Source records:
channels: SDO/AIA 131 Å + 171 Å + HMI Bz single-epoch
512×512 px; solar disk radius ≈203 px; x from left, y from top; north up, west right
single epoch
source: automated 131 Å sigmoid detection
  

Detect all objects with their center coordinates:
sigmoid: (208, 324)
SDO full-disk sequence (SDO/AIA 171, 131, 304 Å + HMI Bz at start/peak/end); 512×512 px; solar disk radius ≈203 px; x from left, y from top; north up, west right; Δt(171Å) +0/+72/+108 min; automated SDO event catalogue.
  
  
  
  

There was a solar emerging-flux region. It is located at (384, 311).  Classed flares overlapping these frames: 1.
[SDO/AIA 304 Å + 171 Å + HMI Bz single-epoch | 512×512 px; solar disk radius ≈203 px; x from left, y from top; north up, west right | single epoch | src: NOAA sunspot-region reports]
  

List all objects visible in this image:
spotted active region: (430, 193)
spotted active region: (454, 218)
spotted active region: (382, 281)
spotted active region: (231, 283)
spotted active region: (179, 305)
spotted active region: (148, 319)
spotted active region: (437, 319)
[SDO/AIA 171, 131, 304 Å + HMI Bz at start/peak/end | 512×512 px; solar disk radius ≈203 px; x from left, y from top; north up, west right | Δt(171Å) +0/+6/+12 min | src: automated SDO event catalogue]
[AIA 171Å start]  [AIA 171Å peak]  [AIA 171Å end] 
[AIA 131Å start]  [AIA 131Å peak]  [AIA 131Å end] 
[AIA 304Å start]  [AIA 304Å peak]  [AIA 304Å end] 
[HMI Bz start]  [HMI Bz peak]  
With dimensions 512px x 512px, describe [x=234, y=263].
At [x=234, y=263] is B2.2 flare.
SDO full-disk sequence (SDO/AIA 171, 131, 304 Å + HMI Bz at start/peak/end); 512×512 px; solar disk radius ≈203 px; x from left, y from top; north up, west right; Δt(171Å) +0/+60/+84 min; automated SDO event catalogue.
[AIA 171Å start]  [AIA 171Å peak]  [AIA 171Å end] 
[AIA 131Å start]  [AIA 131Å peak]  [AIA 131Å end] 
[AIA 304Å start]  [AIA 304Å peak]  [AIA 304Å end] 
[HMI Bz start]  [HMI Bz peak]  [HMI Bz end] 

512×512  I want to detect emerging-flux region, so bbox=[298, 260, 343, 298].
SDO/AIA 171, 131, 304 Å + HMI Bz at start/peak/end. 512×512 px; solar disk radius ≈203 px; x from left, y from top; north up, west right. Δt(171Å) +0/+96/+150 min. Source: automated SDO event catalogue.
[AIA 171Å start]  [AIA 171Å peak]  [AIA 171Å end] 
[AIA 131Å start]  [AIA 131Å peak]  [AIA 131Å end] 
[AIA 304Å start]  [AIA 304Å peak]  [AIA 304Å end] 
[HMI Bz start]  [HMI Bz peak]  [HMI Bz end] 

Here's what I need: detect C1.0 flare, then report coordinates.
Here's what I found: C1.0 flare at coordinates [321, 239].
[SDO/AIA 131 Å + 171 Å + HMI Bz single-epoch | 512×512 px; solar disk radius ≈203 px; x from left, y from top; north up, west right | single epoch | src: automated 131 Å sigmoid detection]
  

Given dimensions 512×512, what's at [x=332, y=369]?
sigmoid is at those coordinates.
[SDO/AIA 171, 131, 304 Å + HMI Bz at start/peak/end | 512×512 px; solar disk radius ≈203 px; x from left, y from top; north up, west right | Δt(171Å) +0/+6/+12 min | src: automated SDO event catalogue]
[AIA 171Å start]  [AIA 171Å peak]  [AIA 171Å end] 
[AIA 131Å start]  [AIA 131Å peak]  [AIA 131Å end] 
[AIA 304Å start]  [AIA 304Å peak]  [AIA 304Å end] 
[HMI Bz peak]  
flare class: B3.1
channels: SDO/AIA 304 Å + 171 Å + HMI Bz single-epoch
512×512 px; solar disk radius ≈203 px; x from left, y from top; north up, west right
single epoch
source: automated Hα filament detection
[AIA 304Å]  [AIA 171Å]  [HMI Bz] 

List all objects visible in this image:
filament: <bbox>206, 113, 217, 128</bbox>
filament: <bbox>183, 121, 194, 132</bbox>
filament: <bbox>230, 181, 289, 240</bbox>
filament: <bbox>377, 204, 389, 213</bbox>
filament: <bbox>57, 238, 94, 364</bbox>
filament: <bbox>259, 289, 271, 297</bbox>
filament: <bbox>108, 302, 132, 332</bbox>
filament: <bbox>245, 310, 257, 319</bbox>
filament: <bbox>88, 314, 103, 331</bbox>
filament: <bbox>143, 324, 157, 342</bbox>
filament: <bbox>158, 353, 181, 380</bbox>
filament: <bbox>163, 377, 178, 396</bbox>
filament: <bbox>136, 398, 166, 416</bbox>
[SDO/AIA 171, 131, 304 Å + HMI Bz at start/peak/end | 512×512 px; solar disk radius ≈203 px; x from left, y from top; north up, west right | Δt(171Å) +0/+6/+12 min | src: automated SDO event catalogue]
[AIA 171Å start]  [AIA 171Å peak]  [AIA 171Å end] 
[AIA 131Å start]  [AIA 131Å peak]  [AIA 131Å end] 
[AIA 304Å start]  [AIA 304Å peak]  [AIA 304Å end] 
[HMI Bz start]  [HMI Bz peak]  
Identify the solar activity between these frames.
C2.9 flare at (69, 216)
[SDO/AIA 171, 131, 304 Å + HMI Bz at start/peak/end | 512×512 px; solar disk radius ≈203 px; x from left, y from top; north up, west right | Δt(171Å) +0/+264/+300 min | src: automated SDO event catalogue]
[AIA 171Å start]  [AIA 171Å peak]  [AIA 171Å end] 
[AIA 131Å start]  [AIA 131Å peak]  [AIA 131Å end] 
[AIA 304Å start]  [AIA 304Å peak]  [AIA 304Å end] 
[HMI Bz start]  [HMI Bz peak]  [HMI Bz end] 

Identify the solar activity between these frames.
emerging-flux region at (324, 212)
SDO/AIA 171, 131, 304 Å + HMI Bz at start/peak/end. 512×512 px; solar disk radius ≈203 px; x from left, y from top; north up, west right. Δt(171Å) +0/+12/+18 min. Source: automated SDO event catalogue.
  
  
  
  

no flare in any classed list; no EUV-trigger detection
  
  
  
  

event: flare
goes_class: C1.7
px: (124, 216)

# TASK DESCRIPTION:
Look for the string "channels" in the entries above. Copy every line that has it.

# RESPONSE AREA:
channels: SDO/AIA 131 Å + 171 Å + HMI Bz single-epoch
channels: SDO/AIA 304 Å + 171 Å + HMI Bz single-epoch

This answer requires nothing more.